### PROVIDED INFORMATION
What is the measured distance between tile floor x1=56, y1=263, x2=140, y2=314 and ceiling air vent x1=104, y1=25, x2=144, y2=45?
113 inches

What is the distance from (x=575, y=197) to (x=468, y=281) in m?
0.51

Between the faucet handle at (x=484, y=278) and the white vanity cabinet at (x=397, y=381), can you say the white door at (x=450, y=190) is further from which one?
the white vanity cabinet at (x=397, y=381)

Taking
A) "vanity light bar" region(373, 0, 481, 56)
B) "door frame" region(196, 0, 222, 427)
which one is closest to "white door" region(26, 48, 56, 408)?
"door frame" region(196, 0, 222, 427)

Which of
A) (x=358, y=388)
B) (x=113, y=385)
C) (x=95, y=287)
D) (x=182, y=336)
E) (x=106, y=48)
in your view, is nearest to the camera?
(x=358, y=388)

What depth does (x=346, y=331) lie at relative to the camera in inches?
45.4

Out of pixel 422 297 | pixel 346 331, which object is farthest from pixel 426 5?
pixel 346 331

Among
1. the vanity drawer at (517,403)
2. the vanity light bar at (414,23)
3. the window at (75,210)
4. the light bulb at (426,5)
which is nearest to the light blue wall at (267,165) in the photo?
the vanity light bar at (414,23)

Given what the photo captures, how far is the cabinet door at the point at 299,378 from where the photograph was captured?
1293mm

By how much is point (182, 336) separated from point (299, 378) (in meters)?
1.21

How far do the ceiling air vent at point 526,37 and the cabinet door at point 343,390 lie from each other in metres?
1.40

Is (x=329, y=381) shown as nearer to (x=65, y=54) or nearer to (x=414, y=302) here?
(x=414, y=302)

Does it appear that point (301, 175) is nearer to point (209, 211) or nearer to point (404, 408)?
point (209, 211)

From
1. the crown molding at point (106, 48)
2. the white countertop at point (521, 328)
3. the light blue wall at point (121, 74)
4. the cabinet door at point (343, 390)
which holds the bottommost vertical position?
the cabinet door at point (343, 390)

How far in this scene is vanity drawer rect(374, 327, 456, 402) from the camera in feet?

### WHAT YOU WILL DO
All of the entries above must be quoted exactly.

### TASK OUTPUT
What is the measured distance between tile floor x1=56, y1=263, x2=140, y2=314 and ceiling air vent x1=104, y1=25, x2=144, y2=45?
113 inches

What is the distance from (x=575, y=197) to (x=468, y=281) in m?
0.51

Between the faucet handle at (x=484, y=278) and the white vanity cabinet at (x=397, y=381), can you say the white door at (x=450, y=190) is further from which one?
the white vanity cabinet at (x=397, y=381)

Taking
A) "vanity light bar" region(373, 0, 481, 56)
B) "door frame" region(196, 0, 222, 427)
which one is closest to "white door" region(26, 48, 56, 408)?
"door frame" region(196, 0, 222, 427)

Which of
A) (x=358, y=388)
B) (x=113, y=385)
C) (x=95, y=287)
D) (x=182, y=336)
E) (x=106, y=48)
in your view, is nearest to the camera?
(x=358, y=388)

What depth does (x=346, y=331) lie at relative to the camera in inches?
45.4

Out of pixel 422 297 | pixel 346 331, which object is farthest from pixel 426 5?
pixel 346 331

Among
1. the vanity drawer at (517,403)
2. the vanity light bar at (414,23)
3. the window at (75,210)
4. the light bulb at (426,5)
which is nearest to the light blue wall at (267,165) in the photo?
the vanity light bar at (414,23)

Given what the photo captures, how far is the cabinet door at the point at 299,378 from where the photograph was captured?
1293mm

By how much is point (182, 336) separated from point (299, 378) (in meters)?
1.21

How far do the ceiling air vent at point 526,37 and the cabinet door at point 343,390 lie from each other in metres?
1.40

Is (x=329, y=381) shown as nearer to (x=65, y=54) or nearer to (x=414, y=302) here?
(x=414, y=302)

Does it appear that point (301, 175) is nearer to point (209, 211) or nearer to point (404, 408)?
point (209, 211)

From
1. the crown molding at point (106, 48)
2. the white countertop at point (521, 328)
3. the light blue wall at point (121, 74)
4. the cabinet door at point (343, 390)
which holds the bottommost vertical position?
the cabinet door at point (343, 390)

How far in this scene is vanity drawer rect(374, 327, 456, 402) from the camera in feet?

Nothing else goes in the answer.